Promieniowanie kosmiczne to naładowane, wysokoenergetyczne cząstki przemierzające przestrzeń kosmiczną. Eksperyment AMS, umieszczony na Międzynarodowej Stacji Kosmicznej, został zaprojektowany aby badać promieniowanie kosmiczne zanim oddziała z atmosferą ziemską. Nadwyżka pozytonów w promieniowaniu kosmicznym została po raz pierwszy zaobserwowana około 20 lat temu. Jednak ich pochodzenie nadal pozostaje niewyjaśnione. Możliwe wytłumaczenie daje nam tzw. teoria supersymetryczna, przewidując, że pozytrony powstają podczas zderzenia i anihilacji dwóch cząstek ciemnej materii. Zakładając izotropowy rozkład ciemnej materii w kosmosie, teoria ta tłumaczyłaby obserwację dokonaną przez AMS. Niemniej, dotychczasowa obserwacja nie może wykluczyć innego wytłumaczenia, że pozytony pochodzą z pulsarów rozrzuconych wokół płaszczyzny galaktyki. Teorie supersymetryczne dodatkowo przewidują istnienie górnego obcięcia widma pozytonów związanego z zakresem masy cząstek ciemnej materii. Takie obcięcie nie zostało jak dotąd zaobserwowane. W ciągu nadchodzących lat eksperyment AMS planuje poprawić dokładność swoich pomiarów i wyjaśnić zachowanie się udziału pozytonów w zakresie energii powyżej 250 GeV.

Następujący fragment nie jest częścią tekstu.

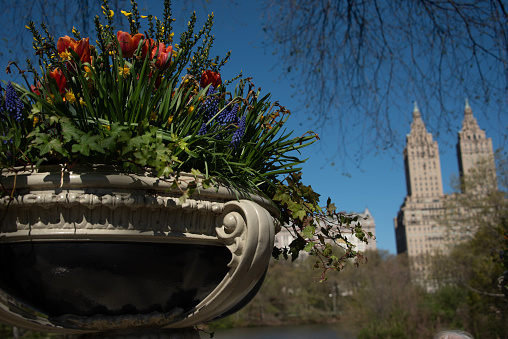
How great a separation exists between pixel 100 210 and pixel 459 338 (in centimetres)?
156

- Stosując precyzyjny przyrząd pomiarowy do zupełnie nowych zjawisk, zwykle otrzymuje się wiele nowych wyników. Wierzymy, że to dopiero początek - powiedział prof. Ting. - AMS jest pierwszym urządzeniem pomiarowym zdolnym do zmierzenia strumienia pozytonów w kosmosie z dokładnością 1%. Taka dokładność pozwoli nam stwierdzić czy obserwowane pozytony pochodzą od ciemnej materii czy też z pulsarów.

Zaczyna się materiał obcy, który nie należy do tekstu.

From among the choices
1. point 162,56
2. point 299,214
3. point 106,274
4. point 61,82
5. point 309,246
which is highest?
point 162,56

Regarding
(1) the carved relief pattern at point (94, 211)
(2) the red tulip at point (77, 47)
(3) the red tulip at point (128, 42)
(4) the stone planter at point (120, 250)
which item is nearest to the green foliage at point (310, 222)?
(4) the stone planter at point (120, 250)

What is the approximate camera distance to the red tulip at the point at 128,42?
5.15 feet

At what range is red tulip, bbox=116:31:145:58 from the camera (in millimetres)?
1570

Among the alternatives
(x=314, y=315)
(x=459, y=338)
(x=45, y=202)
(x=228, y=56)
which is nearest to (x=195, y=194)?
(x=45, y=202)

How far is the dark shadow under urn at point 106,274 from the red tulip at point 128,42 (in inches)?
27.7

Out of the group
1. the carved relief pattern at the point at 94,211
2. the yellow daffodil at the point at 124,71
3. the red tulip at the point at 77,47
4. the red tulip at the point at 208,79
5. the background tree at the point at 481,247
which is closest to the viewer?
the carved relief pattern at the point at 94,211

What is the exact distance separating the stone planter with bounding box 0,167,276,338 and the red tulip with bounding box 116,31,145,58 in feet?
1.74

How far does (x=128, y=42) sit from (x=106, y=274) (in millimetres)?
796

Ciemna materia stanowi jedną z najważniejszych zagadek współczesnej fizyki. Odpowiadająca za ponad czwartą część masy wszechświata, może być obserwowana pośrednio dzięki oddziaływaniu z widzialną materią, ale jak dotąd nie została bezpośrednio wykryta. Poszukiwania ciemnej materii są prowadzone zarówno w kosmosie, jak w przypadku eksperymentu AMS, jak i na Ziemi na Wielkim Zderzaczu Hadronów oraz innych eksperymentach mieszczących się głęboko w podziemnych laboratoriach.
- Wynik ogłoszony przez AMS jest wspaniałym przykładem uzupełniania się eksperymentów na Ziemi i w kosmosie - powiedział dyrektor naczelny CERN Rolf Heuer. - Myślę, że dzięki takiej współpracy możemy się spodziewać rozwiązania zagadki ciemnej materii w ciągu następnych kilku lat.